▸ Work to be completed: The records below are to be reproduced word for word.

▸ Dataset extract:
====

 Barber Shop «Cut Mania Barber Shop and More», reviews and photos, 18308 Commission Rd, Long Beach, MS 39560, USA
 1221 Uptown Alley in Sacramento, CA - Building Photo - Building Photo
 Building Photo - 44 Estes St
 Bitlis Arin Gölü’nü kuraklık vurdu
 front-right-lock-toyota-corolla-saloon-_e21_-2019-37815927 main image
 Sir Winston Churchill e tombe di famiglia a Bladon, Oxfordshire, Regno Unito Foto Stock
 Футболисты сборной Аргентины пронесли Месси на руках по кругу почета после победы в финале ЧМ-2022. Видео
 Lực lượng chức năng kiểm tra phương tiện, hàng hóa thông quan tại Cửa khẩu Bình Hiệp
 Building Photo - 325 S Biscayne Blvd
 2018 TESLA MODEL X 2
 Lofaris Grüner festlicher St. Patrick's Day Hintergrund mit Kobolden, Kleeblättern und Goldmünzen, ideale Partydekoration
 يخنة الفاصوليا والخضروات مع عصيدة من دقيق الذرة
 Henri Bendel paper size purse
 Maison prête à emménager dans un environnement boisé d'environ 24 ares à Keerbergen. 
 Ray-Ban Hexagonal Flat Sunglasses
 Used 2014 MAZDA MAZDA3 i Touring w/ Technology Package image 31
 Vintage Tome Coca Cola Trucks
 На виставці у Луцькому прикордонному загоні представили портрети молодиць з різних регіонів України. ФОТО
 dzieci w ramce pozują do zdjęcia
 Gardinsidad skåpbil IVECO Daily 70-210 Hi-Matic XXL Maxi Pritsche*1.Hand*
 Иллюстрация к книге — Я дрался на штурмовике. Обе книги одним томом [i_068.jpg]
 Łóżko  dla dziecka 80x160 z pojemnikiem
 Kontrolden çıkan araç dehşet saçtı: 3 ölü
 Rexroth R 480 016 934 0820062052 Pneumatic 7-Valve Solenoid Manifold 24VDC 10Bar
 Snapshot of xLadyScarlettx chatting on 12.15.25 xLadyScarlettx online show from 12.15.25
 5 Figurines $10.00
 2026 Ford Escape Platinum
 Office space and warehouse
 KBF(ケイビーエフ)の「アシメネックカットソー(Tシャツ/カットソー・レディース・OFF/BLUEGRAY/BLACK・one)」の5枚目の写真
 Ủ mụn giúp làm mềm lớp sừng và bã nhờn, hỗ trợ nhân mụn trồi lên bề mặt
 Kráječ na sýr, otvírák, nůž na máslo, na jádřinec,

====

▸ Solution to this task:
 Barber Shop «Cut Mania Barber Shop and More», reviews and photos, 18308 Commission Rd, Long Beach, MS 39560, USA
 1221 Uptown Alley in Sacramento, CA - Building Photo - Building Photo
 Building Photo - 44 Estes St
 Bitlis Arin Gölü’nü kuraklık vurdu
 front-right-lock-toyota-corolla-saloon-_e21_-2019-37815927 main image
 Sir Winston Churchill e tombe di famiglia a Bladon, Oxfordshire, Regno Unito Foto Stock
 Футболисты сборной Аргентины пронесли Месси на руках по кругу почета после победы в финале ЧМ-2022. Видео
 Lực lượng chức năng kiểm tra phương tiện, hàng hóa thông quan tại Cửa khẩu Bình Hiệp
 Building Photo - 325 S Biscayne Blvd
 2018 TESLA MODEL X 2
 Lofaris Grüner festlicher St. Patrick's Day Hintergrund mit Kobolden, Kleeblättern und Goldmünzen, ideale Partydekoration
 يخنة الفاصوليا والخضروات مع عصيدة من دقيق الذرة
 Henri Bendel paper size purse
 Maison prête à emménager dans un environnement boisé d'environ 24 ares à Keerbergen. 
 Ray-Ban Hexagonal Flat Sunglasses
 Used 2014 MAZDA MAZDA3 i Touring w/ Technology Package image 31
 Vintage Tome Coca Cola Trucks
 На виставці у Луцькому прикордонному загоні представили портрети молодиць з різних регіонів України. ФОТО
 dzieci w ramce pozują do zdjęcia
 Gardinsidad skåpbil IVECO Daily 70-210 Hi-Matic XXL Maxi Pritsche*1.Hand*
 Иллюстрация к книге — Я дрался на штурмовике. Обе книги одним томом [i_068.jpg]
 Łóżko  dla dziecka 80x160 z pojemnikiem
 Kontrolden çıkan araç dehşet saçtı: 3 ölü
 Rexroth R 480 016 934 0820062052 Pneumatic 7-Valve Solenoid Manifold 24VDC 10Bar
 Snapshot of xLadyScarlettx chatting on 12.15.25 xLadyScarlettx online show from 12.15.25
 5 Figurines $10.00
 2026 Ford Escape Platinum
 Office space and warehouse
 KBF(ケイビーエフ)の「アシメネックカットソー(Tシャツ/カットソー・レディース・OFF/BLUEGRAY/BLACK・one)」の5枚目の写真
 Ủ mụn giúp làm mềm lớp sừng và bã nhờn, hỗ trợ nhân mụn trồi lên bề mặt
 Kráječ na sýr, otvírák, nůž na máslo, na jádřinec,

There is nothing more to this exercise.